» **What is needed**
Set down the entries exactly as they appear, apart from the images, which stay out.

• • • • • • •

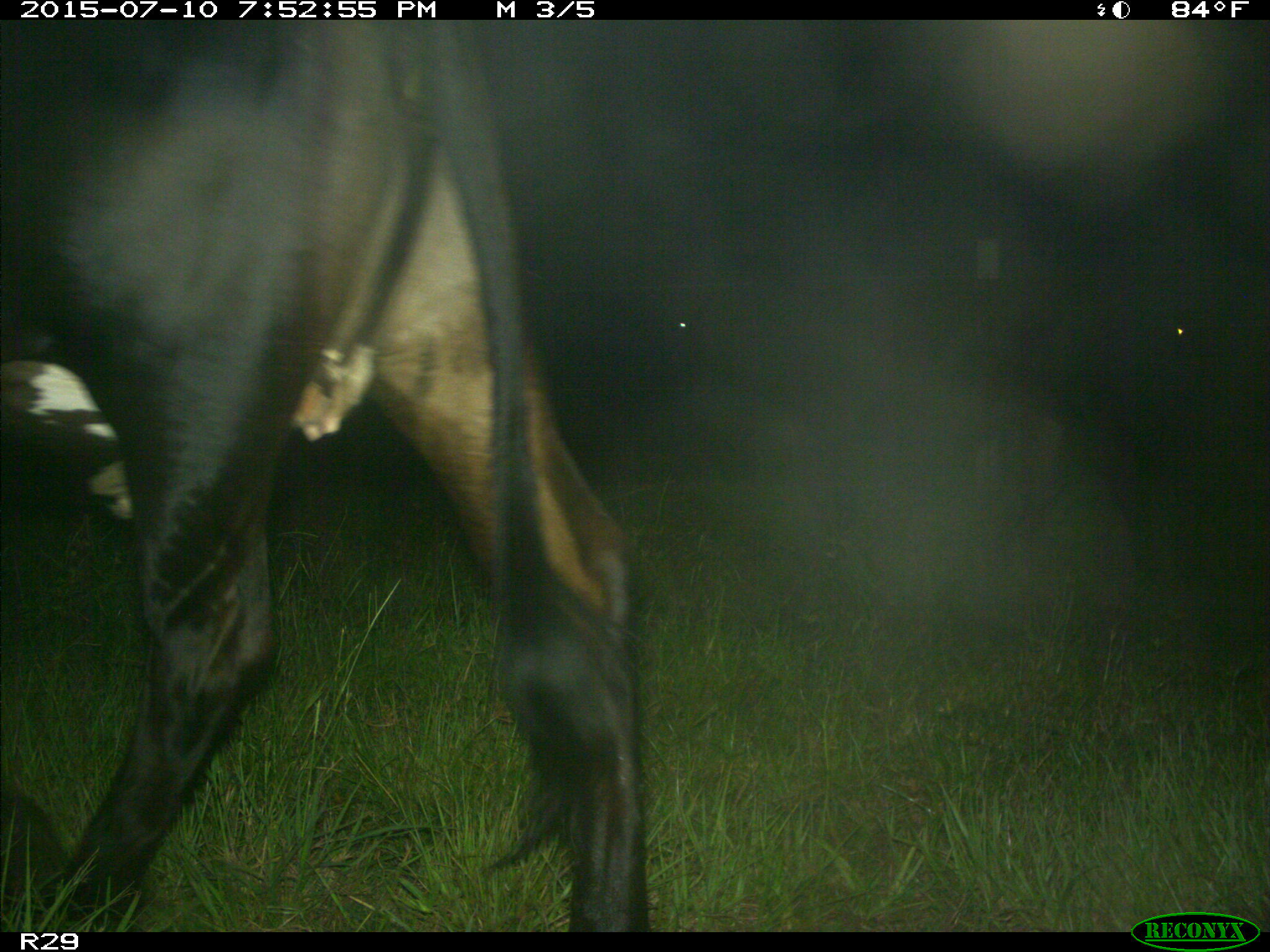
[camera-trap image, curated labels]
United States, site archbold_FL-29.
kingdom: Animalia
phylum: Chordata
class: Mammalia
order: Artiodactyla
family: Bovidae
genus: Bos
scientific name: Bos taurus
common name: domestic cow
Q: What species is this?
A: Bos taurus (domestic cow).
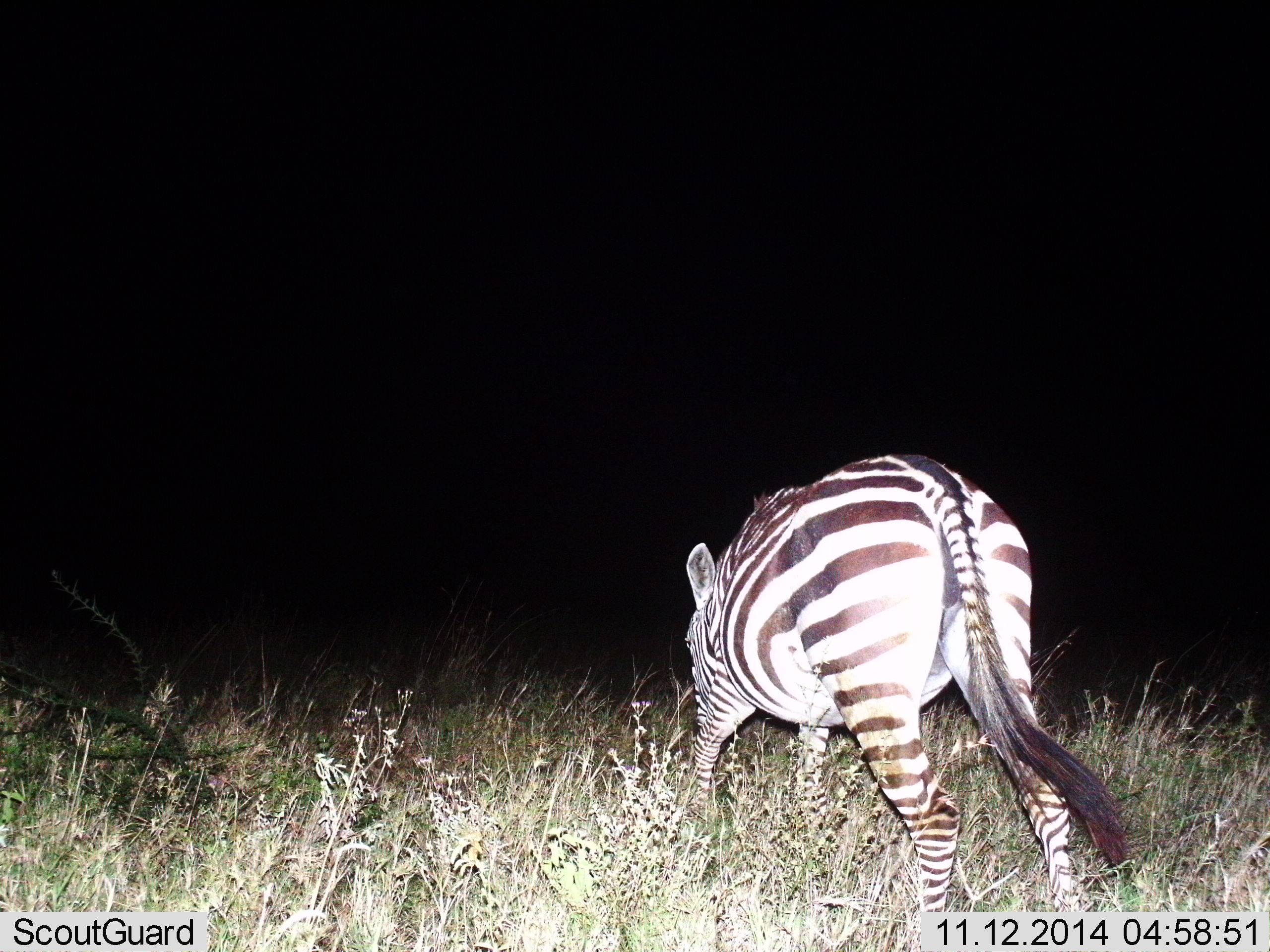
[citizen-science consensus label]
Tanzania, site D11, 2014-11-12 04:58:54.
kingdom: Animalia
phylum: Chordata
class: Mammalia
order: Perissodactyla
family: Equidae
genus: Equus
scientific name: Equus quagga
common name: plains zebra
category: zebra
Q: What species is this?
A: Zebra (plains zebra) (Equus quagga).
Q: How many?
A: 1.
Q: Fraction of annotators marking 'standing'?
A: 40%.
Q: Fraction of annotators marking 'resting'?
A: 0%.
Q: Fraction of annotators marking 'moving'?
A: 40%.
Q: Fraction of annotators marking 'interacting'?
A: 0%.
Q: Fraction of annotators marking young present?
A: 0%.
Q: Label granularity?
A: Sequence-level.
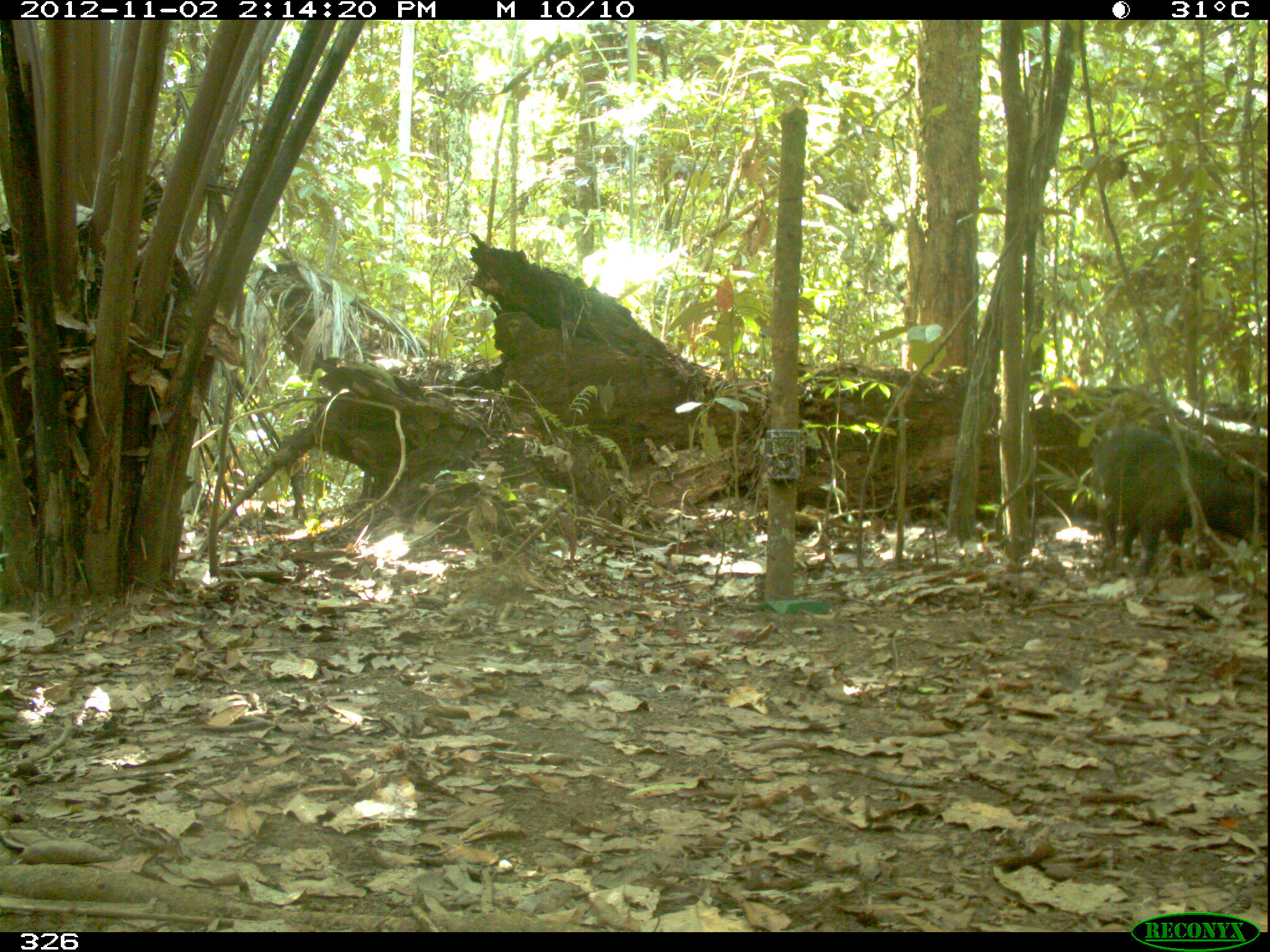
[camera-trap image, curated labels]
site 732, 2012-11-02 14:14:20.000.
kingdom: Animalia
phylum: Chordata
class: Mammalia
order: Artiodactyla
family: Tayassuidae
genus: Tayassu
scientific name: Tayassu pecari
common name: white-lipped peccary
Tayassu pecari (white-lipped peccary).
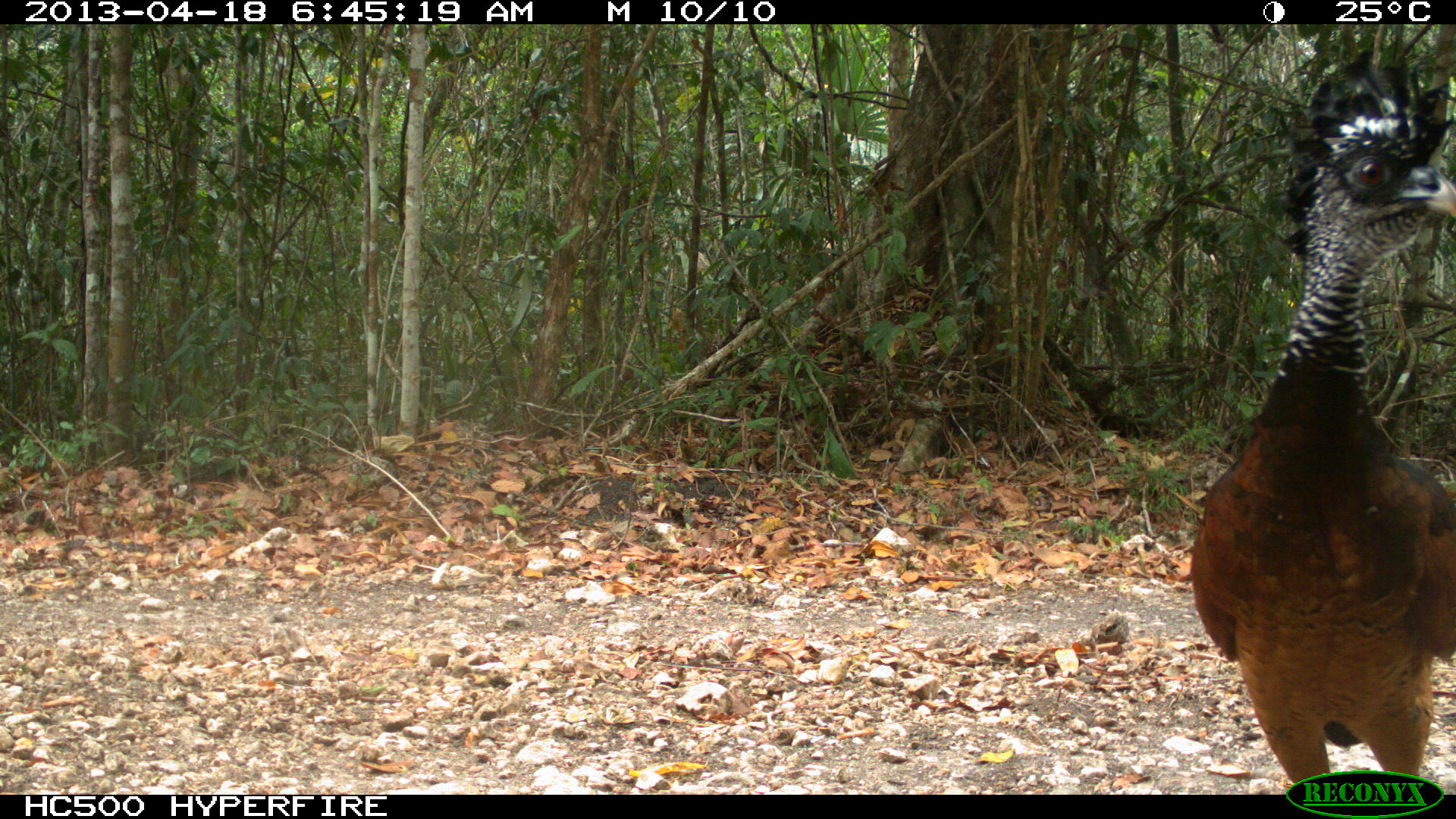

• • • • • • •

» **Task output**
[camera-trap image, curated labels]
United States, site archbold_FL-29.
kingdom: Animalia
phylum: Chordata
class: Mammalia
order: Artiodactyla
family: Bovidae
genus: Bos
scientific name: Bos taurus
common name: domestic cow
Q: What species is this?
A: Bos taurus (domestic cow).
[citizen-science consensus label]
Tanzania, site D11, 2014-11-12 04:58:54.
kingdom: Animalia
phylum: Chordata
class: Mammalia
order: Perissodactyla
family: Equidae
genus: Equus
scientific name: Equus quagga
common name: plains zebra
category: zebra
Q: What species is this?
A: Zebra (plains zebra) (Equus quagga).
Q: How many?
A: 1.
Q: Fraction of annotators marking 'standing'?
A: 40%.
Q: Fraction of annotators marking 'resting'?
A: 0%.
Q: Fraction of annotators marking 'moving'?
A: 40%.
Q: Fraction of annotators marking 'interacting'?
A: 0%.
Q: Fraction of annotators marking young present?
A: 0%.
Q: Label granularity?
A: Sequence-level.
[camera-trap image, curated labels]
site 732, 2012-11-02 14:14:20.000.
kingdom: Animalia
phylum: Chordata
class: Mammalia
order: Artiodactyla
family: Tayassuidae
genus: Tayassu
scientific name: Tayassu pecari
common name: white-lipped peccary
Tayassu pecari (white-lipped peccary).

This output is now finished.